What is Proof-of-Work?

Initially, the proof-of-work (PoW) algorithm was designed in order to address the increasing amount of distributed denial of service (DDoS) attacks on most blockchain networks. DDoS attacks were launched by sending several fraudulent requests to the server which in turn exhausts the server and sometimes results in causing a network-wide downtime.

The PoW algorithm was already available before the birth of bitcoin and its underlying blockchain technology. However, the algorithm rose to prominence when the bitcoin founder, Satoshi Nakamoto, incorporated it into the bitcoin network as a means to verify digital transactions.

The PoW algorithm was established as early as 1993 by Moni Naor and Cynthia Dwork. However, the term, PoW, was only coined much later in 1999 by Ari Juels and Markus Jakobsson.

Returning to the current century, the algorithm took an important place in bitcoin’s whitepaper that was published in 2008, as it enabled the network to conduct distributed consensus which was also trustless.

What is a trustless and distributed consensus?

Simply put, a trustless, distributed consensus system allows two parties to send and receive money from one another directly without having to involve a third-party.

In most traditional payment methods, such as electronic fund transfers (EFTs) or simply swiping your card at a payment point, you automatically place your trust in a third-party (such as VISA or MasterCard) to conduct your transaction on your behalf. For a nominal transaction fee, they complete your transaction and keep a record of all previous transactions.

However, cryptocurrencies have been created in order to eliminate the need for a third-party.
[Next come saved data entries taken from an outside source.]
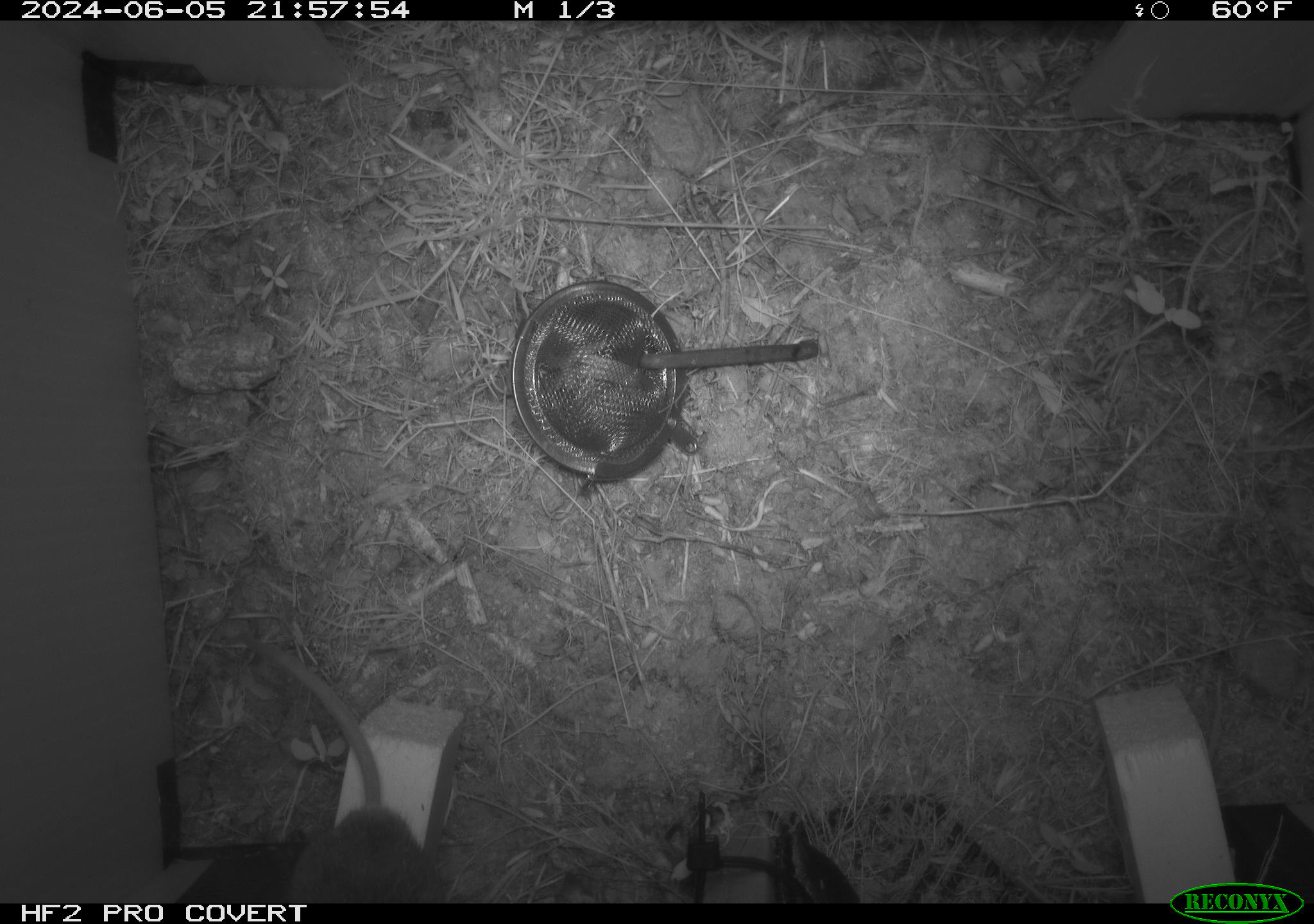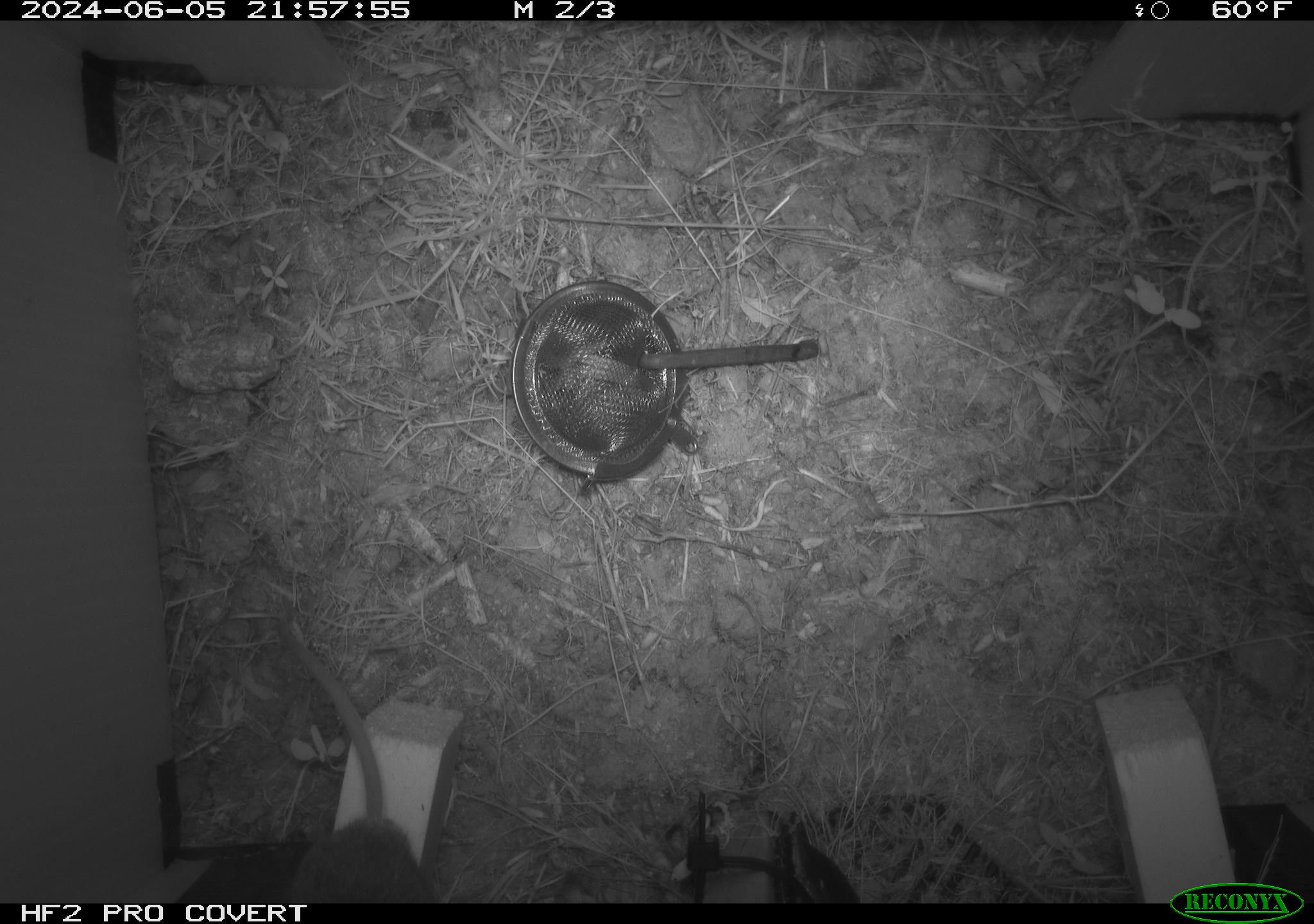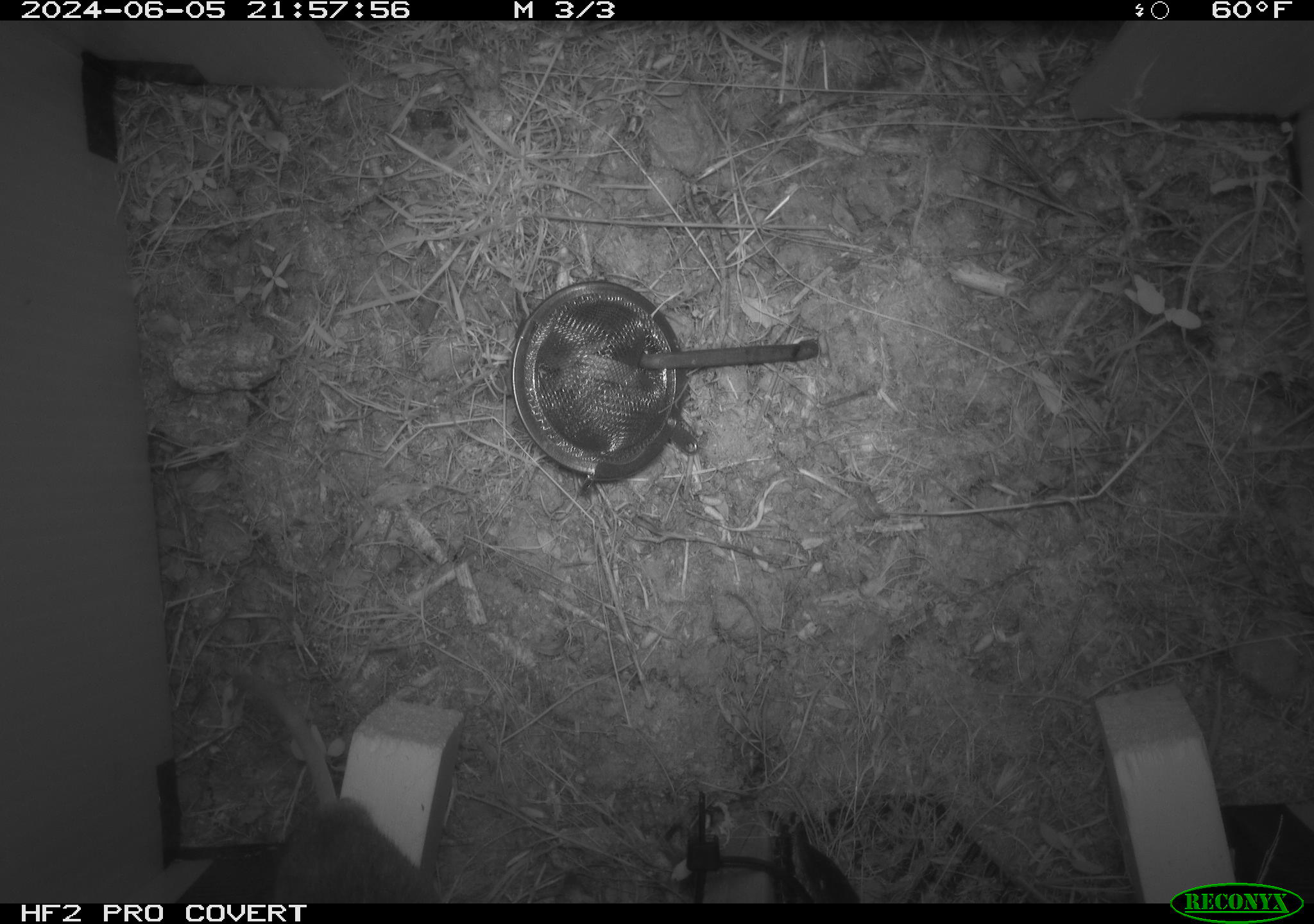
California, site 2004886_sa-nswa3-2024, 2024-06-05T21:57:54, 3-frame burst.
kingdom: Animalia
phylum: Chordata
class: Mammalia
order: Rodentia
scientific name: Rodentia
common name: rodent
Bitcoin and all other altcoins were designed to have their own digital ledgers where users in the community can directly verify all the stored information.

Proof-of-Work and Mining

To get a little more technical, the PoW algorithm also has some downsides, most notably in that it requires expensive equipment and a comprehensive technical knowledge to mine a cryptocurrency that uses PoW-based algorithms. After solving a series of complex computational calculations, miners are able to verify transactions and generate new blocks on the network.

Miners are essential to cryptocurrencies as they perform two functions:

  • They verify transactions
  • They mine new cryptocurrency coins and get rewarded for their efforts in the same cryptocurrency.

What happens once you conduct a transaction?

Any blockchain network is a complex ecosystem made up of transactions, among other things. The moment you set a transaction, this is what takes place on the network:

  • Transactions are grouped together into blocks.
  • Miners verify every single transaction and confirm their legitimacy.
  • In order to confirm transactions, miners are required to solve a series of mathematical problems using complex devices.
  • Miners are rewarded for each transaction approved.
  • All verified transactions are then stored on the digital ledger.

The mathematical problems are all characterized by asymmetry. For example, while the mathematical problems will be difficult for the requester, it will be easy to check. The mathematical problems are also referred to as the CPU pricing function, CPU cost function, computational puzzle, or client puzzle.

Hundreds of miners compete to solve a provided block first, as only the first successful miner is rewarded for their efforts. Once a miner is successful they announce it to the rest of the community and then collect their reward.

This aspect, as well as the specifics of the hashing process, has created a highly competitive mining environment. In addition, the mining process has become unsustainable as the constantly growing number of blocks, makes for higher and more complex problems that need to be solved, which in turn contribute significantly to transaction times and costs.

What is a Proof-of-Stake?

A proof-of-stake also seeks to reach a distributed consensus but does so differently than PoW.

While still seeming new, the algorithm was suggested in a popular bitcoin forum in 2011. However, the algorithm was first implemented in 2012 by the cryptocurrency, Peercoin. Shortly after the initial successful implementation, several other altcoins jumped on the PoS bandwagon, including nav coin, shadowcash, qora, nxt, nushares/nubits, and blackcoin.

Whereas PoW operates by using miners to solve complex mathematical solutions to verify transactions, PoS differs in that creators of new blocks or ledgers are chosen in a very different way than the PoW system.

In addition to the electoral system, the PoS does not offer rewards, but the users who verify transactions, take a cut from every transaction fee in their particular block. Because of this PoS users are called forgers.

Why does Ethereum want to use PoS?

The PoS became popular after the Ethereum network and its creator, Vitalik Buterin, announced that the network will be undergoing a hard fork to change from a PoW to PoS algorithm.

A big driving force behind this decision is the sheer amount of electrical power resources that PoW miners require in order to validate transactions, let alone mine new coins.

Electrical bills are obviously still settled using fiat currency, which also, in turn, exercises a negative effect on the value of cryptocurrencies.

Recent research has also confirmed that by 2020, bitcoin transactions might require as many electrical resources as the country of Denmark.

This has worried crypto developers for a variety of reasons. The ethereum community, in particular, has expressed a wish to explore alternatives that are more environmentally sound and cheaper.

Also, considering the reward system, PoS forgers always own an amount of the cryptocurrency which they are verifying, which means that they have more interest in ensuring a transparent and honest network environment.

The PoS system is likely to become more popular in the cryptocurrency industry especially considering the current context of a world desperately seeking to become more environmentally friendly. The new algorithm promises to be more sustainable, environmentally and financially, while also suggesting that the unique algorithm will be conducive to a more honest and transparent network that is safer and less likely to become targeted by damaging hacking campaigns.